Segunda fase do projeto, apresentado pelo governo, gerou mais polêmicas; retirada do benefício fiscal do Programa de Alimentação do Trabalhador é uma delas

  • Por Jovem Pan
  • 20/07/2021 08h52 - Atualizado em 20/07/2021 10h41
Dan Gold/UnsplashHá um consenso de que o sistema tributário brasileiro nada mais é do que um emaranhado de leis e regras que penaliza tanto empresas quanto trabalhadores

Estados estão descontentes com a segunda fase da reforma tributária apresentada pelo governo. O relator da matéria na Câmara, deputado federal Celso Sabino (PSDB-PA), nega que haverá aumento da carga de impostos e rebate as críticas mandando um recado aos empreendedores. “Empreendedor que vai ser beneficiado, que vai ter a redução da sua alíquota de Imposto de Renda de pessoa jurídica sendo reduzida para 2,5%: chegou a hora de você se manifestar e dizer qual o seu entendimento. Você prefere que esses R$ 97 bilhões estejam nas mãos da sua empresa, do seu negócio, dos empreendedores, produzindo, comprando mais máquina, realizando novos empreendimentos ou as mãos dos governos?” Entre outros pontos polêmicos do relatório, como a correção do Imposto de Renda e taxação de dividendos, está a retirada do benefício fiscal do Programa de Alimentação do Trabalhador.

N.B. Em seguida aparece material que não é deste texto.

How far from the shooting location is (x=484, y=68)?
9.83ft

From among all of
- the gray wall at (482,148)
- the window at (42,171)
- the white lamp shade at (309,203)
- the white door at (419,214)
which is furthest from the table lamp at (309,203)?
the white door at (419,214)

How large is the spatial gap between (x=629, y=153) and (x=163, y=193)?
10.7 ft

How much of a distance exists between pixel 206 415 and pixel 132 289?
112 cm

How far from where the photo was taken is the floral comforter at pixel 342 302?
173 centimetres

Segundo o assessor econômico da Fecomercio, Fábio Pina, se aprovado, vai impossibilitar que muitas empresas mantenham o auxílio, para garantir a alimentação de qualidade aos trabalhadores. “No fundo, você retira dinheiro da mão do trabalhador porque ele não tem a opção de não se alimentar. Vai tirar do bolso dele e as empresas não tem condições de arcar com o custo. Sem a isenção fiscal, são 22 milhões de trabalhadores que vão perder benefício.” Para muitos agentes do setor produtivo, o Brasil não pode perder a chance de ir a fundo no problema que atrapalha o desenvolvimento. Mesmo notando algumas alterações positivas na redação, o entendimento é de que ainda há muito o que fazer. A percepção é de que a reforma é crucial para o futuro do país e precisa sair do papel com urgência. Por isso, o receio de que seja fatiada. A busca agora é pro uma ampla composição que abranja todos os interesses da sociedade.

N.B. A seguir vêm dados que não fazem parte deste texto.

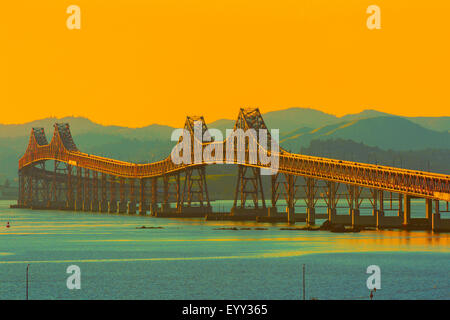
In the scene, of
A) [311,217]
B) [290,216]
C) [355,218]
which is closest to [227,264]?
[355,218]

Temas controversos vão para a mesa de discussões. Nesta queda de braço, pelo menos um ponto em comum: o melhor texto levará a geração de emprego com estímulo ao empreendedorismo. Para que este cenário seja possível são necessárias mudanças. As micro e pequenas indústrias não vêem com bons olhos diversos pontos do relatório atual. A proposta de tributar o benefício concedido aos colaboradores dos vales refeição e alimentação não foi bem digerida. Para o presidente do Simpi, Joseph Couri, isso somente agravaria a situação já difícil de várias empresas. “Tirar ou ter a possibilidade de ter cancelado o vale-refeição e o vale-alimentação com certeza é um aprofundamento de uma crise social sem precedentes nos últimos anos da história do nosso país.” Os ajustes vão ser debatidos nas próximas semanas. Neste retrato há um consenso de que o sistema tributário brasileiro nada mais é do que um emaranhado de leis e regras que penaliza tanto empresas quanto trabalhadores.